Data, context and analysis has come up a lot lately. I talked about data and context about a month ago when people were arguing about JSON vs. XML. The problem at that time was that people were comparing data formats instead of potential usage:
As with any programming problem, different requirements and different contexts may call for different technologies. If you get stuck on saying that JSON is better than XML (or the other way around), you lose another tool in your toolbox.
Another interesting context problem is one regarding location, but not the current location, the geography of thought. In that post, the author is looking at the different context biases western and eastern cultures have:
Unlike the westerners who generally believe objects (in its sense of abstraction) being the fundamental building blocks of the world, for long time the easterners perceive relations being the true construction blocks of the world. The westerners think a noun holding its uniqueness regardless of the application, while the easterners think of a noun indeed with few uniqueness until we recognize its application environment. The easterners think verbs being unique since they describe the ways of tangling while nouns are the things happen to be tangled.
Obviously, this is a different type of context than what the type of context discussed when arguing about the better data format. In all applications, context is of the utmost importance. In applications like Facebook or Twitter, you are providing context in the form of status updates.

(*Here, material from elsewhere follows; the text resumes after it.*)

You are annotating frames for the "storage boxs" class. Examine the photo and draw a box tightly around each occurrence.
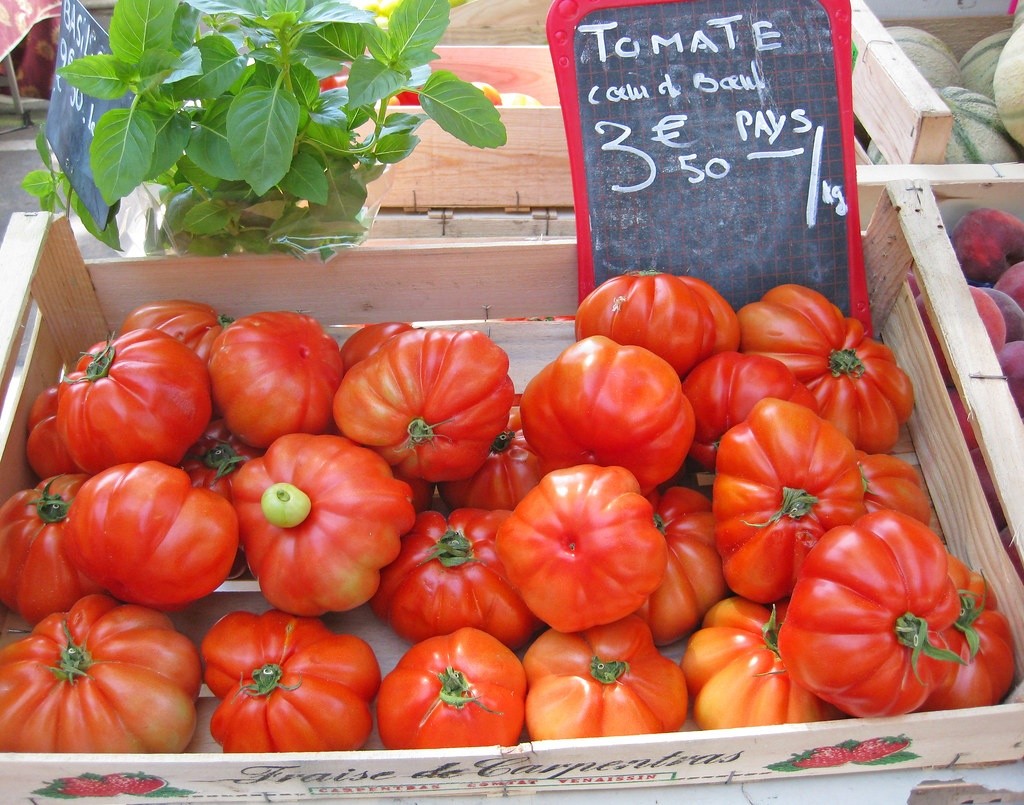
[0,1,1024,805]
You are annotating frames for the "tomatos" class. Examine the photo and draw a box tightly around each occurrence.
[0,270,1017,753]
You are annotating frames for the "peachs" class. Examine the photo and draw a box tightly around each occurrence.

In applications like FourSquare, the context is provided by the GPS software on your phone. In all of these applications, there is a huge amount of data being created, all of it being transported with the needed contextual information.
However, all of this information currently has no meaning because we are not putting the pieces together. Some of the applications that work with Facebook, Twitter and FourSquare are trying to collect the information, but they are not processing the information. Louis Gray talks about this problem in his We Need Tech Intelligence post:
What is needed now is a doubling down on intelligence, or at least a way to improve our abilities to be better people, better employees, or simply better educated. The promise of something like Quora is not that it’s another social network to chat, but that it has the potential to be a valuable resource for discovery…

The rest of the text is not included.